Your objective — Rewrite the material below as a Markdown table with the columns Row and Line, giving each line its own numbered row and skipping blank lines. Leave the pictures out of the answer.

Dataset content —

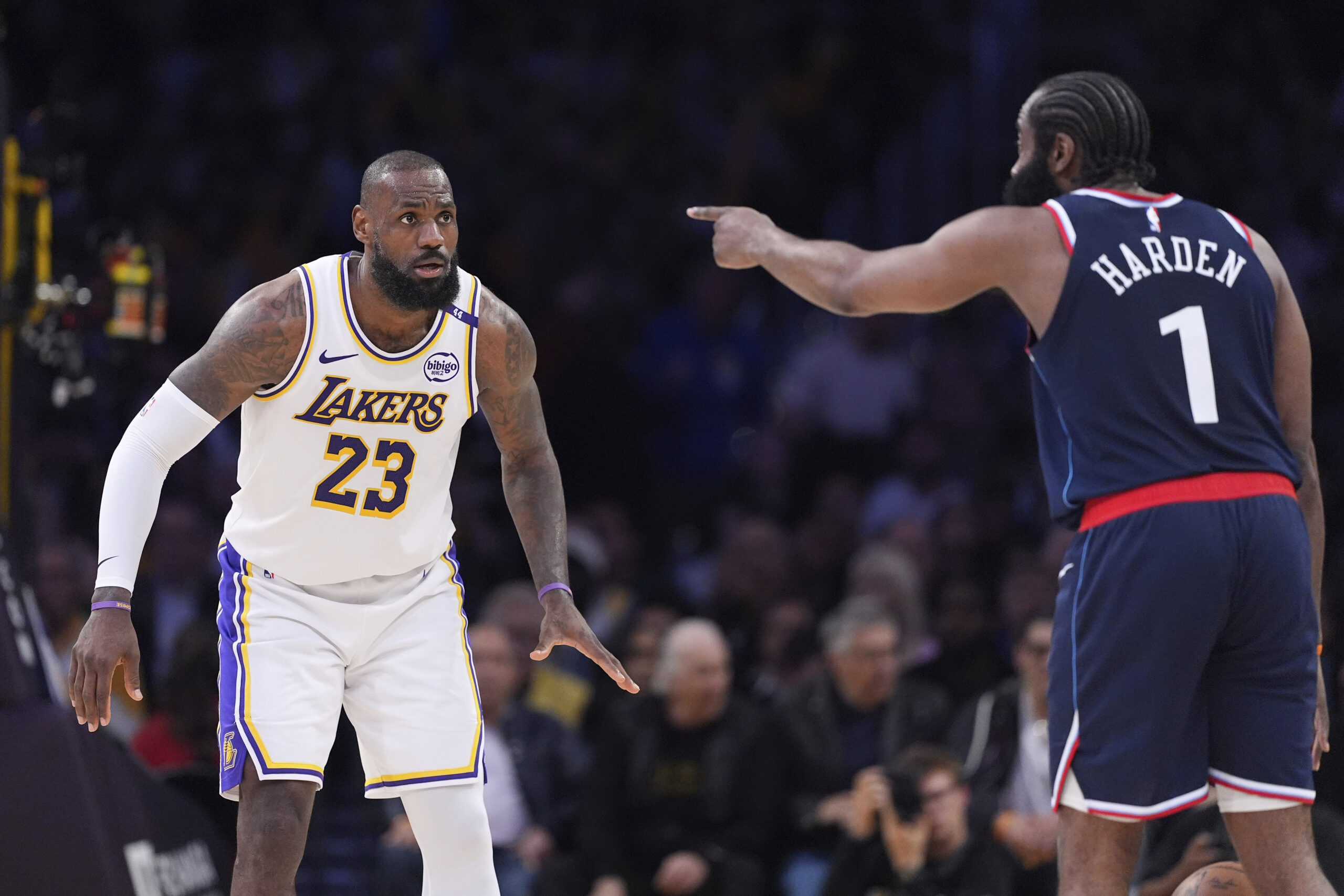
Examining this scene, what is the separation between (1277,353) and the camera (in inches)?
153

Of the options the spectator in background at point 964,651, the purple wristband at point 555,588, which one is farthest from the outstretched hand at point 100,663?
the spectator in background at point 964,651

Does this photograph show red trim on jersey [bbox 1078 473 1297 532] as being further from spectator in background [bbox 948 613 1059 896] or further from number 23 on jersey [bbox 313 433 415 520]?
spectator in background [bbox 948 613 1059 896]

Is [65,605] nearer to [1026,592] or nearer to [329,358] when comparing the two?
[329,358]

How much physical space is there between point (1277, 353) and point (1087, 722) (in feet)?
3.30

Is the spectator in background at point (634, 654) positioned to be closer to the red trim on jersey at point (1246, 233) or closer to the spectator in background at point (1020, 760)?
the spectator in background at point (1020, 760)

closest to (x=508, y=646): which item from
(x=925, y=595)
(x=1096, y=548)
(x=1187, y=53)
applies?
(x=925, y=595)

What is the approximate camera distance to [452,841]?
426 centimetres

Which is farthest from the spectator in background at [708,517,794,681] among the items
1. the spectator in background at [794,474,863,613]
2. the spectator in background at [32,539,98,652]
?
the spectator in background at [32,539,98,652]

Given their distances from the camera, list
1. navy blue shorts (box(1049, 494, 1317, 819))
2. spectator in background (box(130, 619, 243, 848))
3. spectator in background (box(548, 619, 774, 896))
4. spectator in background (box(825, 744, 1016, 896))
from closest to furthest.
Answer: navy blue shorts (box(1049, 494, 1317, 819)) < spectator in background (box(825, 744, 1016, 896)) < spectator in background (box(548, 619, 774, 896)) < spectator in background (box(130, 619, 243, 848))

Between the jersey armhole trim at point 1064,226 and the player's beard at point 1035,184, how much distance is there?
212 mm

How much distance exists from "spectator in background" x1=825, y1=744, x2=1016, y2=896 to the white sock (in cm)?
257

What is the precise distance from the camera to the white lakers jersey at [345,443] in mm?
4219

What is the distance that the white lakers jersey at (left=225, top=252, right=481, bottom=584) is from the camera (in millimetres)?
4219

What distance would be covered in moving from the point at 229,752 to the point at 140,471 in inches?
29.1
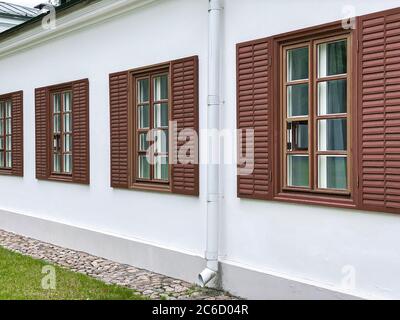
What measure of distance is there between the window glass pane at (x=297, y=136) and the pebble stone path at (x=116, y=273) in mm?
1723

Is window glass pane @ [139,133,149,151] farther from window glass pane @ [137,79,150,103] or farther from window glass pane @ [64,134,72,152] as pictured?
window glass pane @ [64,134,72,152]

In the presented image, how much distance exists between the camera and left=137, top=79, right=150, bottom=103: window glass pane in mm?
7070

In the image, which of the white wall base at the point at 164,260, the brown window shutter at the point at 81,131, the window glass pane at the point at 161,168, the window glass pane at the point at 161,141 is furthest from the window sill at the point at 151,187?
the brown window shutter at the point at 81,131

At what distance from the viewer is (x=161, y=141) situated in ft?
22.4

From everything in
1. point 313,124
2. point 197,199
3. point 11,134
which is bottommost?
point 197,199

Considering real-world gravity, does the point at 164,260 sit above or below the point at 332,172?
below

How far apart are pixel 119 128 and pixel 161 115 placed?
87cm

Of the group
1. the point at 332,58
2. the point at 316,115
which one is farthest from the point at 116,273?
the point at 332,58

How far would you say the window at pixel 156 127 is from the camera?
623cm

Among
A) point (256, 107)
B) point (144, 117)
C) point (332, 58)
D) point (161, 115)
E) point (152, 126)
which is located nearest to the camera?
point (332, 58)

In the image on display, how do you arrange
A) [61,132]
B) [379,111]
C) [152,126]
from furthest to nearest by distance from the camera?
[61,132] < [152,126] < [379,111]

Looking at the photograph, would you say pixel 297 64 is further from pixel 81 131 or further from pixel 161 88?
pixel 81 131

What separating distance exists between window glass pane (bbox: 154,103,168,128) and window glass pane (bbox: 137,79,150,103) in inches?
10.9

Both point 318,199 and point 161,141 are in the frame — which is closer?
point 318,199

Answer to this problem —
| Row | Line |
|---|---|
| 1 | Examining this scene, what is the separation between (1277,353) and the camera (in inches)? |
| 2 | 153 |
| 3 | Of the options the spectator in background at point 964,651, the purple wristband at point 555,588, which one is farthest from the outstretched hand at point 100,663? |
| 4 | the spectator in background at point 964,651 |
| 5 | Does this photograph show red trim on jersey [bbox 1078 473 1297 532] as being further from spectator in background [bbox 948 613 1059 896] or further from number 23 on jersey [bbox 313 433 415 520]? |
| 6 | spectator in background [bbox 948 613 1059 896] |
| 7 | Is [65,605] nearer to [1026,592] or nearer to [329,358] when comparing the two? |
| 8 | [329,358] |
| 9 | How much physical space is there between point (1277, 353) and point (1087, 722) (in feet)? |
| 10 | 3.30 |
| 11 | Is the spectator in background at point (634, 654) positioned to be closer to the red trim on jersey at point (1246, 233) or closer to the spectator in background at point (1020, 760)? |
| 12 | the spectator in background at point (1020, 760) |
| 13 | closest to (x=508, y=646): which item from |
| 14 | (x=925, y=595) |
| 15 | (x=1096, y=548) |
| 16 | (x=1187, y=53) |
| 17 | applies? |
| 18 | (x=925, y=595) |
| 19 | What is the approximate camera distance to [452,841]? |
| 20 | 426 centimetres |
| 21 | Which is farthest from the spectator in background at [708,517,794,681] among the items |
| 22 | 1. the spectator in background at [794,474,863,613] |
| 23 | 2. the spectator in background at [32,539,98,652] |
| 24 | ? |
| 25 | the spectator in background at [32,539,98,652] |
| 26 | Given their distances from the camera, list |
| 27 | 1. navy blue shorts (box(1049, 494, 1317, 819)) |
| 28 | 2. spectator in background (box(130, 619, 243, 848)) |
| 29 | 3. spectator in background (box(548, 619, 774, 896)) |
| 30 | 4. spectator in background (box(825, 744, 1016, 896)) |
| 31 | from closest to furthest. |
| 32 | Answer: navy blue shorts (box(1049, 494, 1317, 819)) < spectator in background (box(825, 744, 1016, 896)) < spectator in background (box(548, 619, 774, 896)) < spectator in background (box(130, 619, 243, 848)) |
| 33 | Between the jersey armhole trim at point 1064,226 and the player's beard at point 1035,184, how much distance is there? |
| 34 | 212 mm |
| 35 | How much distance exists from "spectator in background" x1=825, y1=744, x2=1016, y2=896 to the white sock (in cm)? |
| 36 | 257 |
| 37 | What is the precise distance from the camera to the white lakers jersey at [345,443] in mm? |
| 38 | 4219 |
| 39 | What is the distance that the white lakers jersey at (left=225, top=252, right=481, bottom=584) is from the camera (in millimetres)? |
| 40 | 4219 |
| 41 | What distance would be covered in moving from the point at 229,752 to the point at 140,471 in inches? |
| 42 | 29.1 |
| 43 | What measure of distance is there between the window glass pane at (x=297, y=136) and the pebble stone path at (x=116, y=273) in mm? |
| 44 | 1723 |
| 45 | Is window glass pane @ [139,133,149,151] farther from window glass pane @ [137,79,150,103] or farther from window glass pane @ [64,134,72,152] as pictured? |
| 46 | window glass pane @ [64,134,72,152] |
| 47 | In the presented image, how much distance exists between the camera and left=137, top=79, right=150, bottom=103: window glass pane in mm? |
| 48 | 7070 |
| 49 | In the image, which of the white wall base at the point at 164,260, the brown window shutter at the point at 81,131, the window glass pane at the point at 161,168, the window glass pane at the point at 161,141 is furthest from the window sill at the point at 151,187? |
| 50 | the brown window shutter at the point at 81,131 |
| 51 | At what distance from the viewer is (x=161, y=141) situated in ft? |
| 52 | 22.4 |
| 53 | From everything in |
| 54 | 1. point 313,124 |
| 55 | 2. point 197,199 |
| 56 | 3. point 11,134 |
| 57 | which is bottommost? |
| 58 | point 197,199 |
| 59 | Considering real-world gravity, does the point at 164,260 sit above or below the point at 332,172? |
| 60 | below |
| 61 | How far apart are pixel 119 128 and pixel 161 115 placed? |
| 62 | 87cm |
| 63 | Of the group |
| 64 | 1. the point at 332,58 |
| 65 | 2. the point at 316,115 |
| 66 | which one is farthest from the point at 116,273? |
| 67 | the point at 332,58 |
| 68 | How far would you say the window at pixel 156 127 is from the camera? |
| 69 | 623cm |
| 70 | Among |
| 71 | A) point (256, 107) |
| 72 | B) point (144, 117) |
| 73 | C) point (332, 58) |
| 74 | D) point (161, 115) |
| 75 | E) point (152, 126) |
| 76 | which is located nearest to the camera? |
| 77 | point (332, 58) |
| 78 | In the image on display, how do you arrange |
| 79 | A) [61,132] |
| 80 | B) [379,111] |
| 81 | C) [152,126] |
| 82 | from furthest to nearest by distance from the camera? |
| 83 | [61,132] < [152,126] < [379,111] |
| 84 | Looking at the photograph, would you say pixel 297 64 is further from pixel 81 131 or further from pixel 161 88? |
| 85 | pixel 81 131 |
| 86 | What separating distance exists between window glass pane (bbox: 154,103,168,128) and window glass pane (bbox: 137,79,150,103) in inches? |
| 87 | 10.9 |
| 88 | Both point 318,199 and point 161,141 are in the frame — which is closer? |
| 89 | point 318,199 |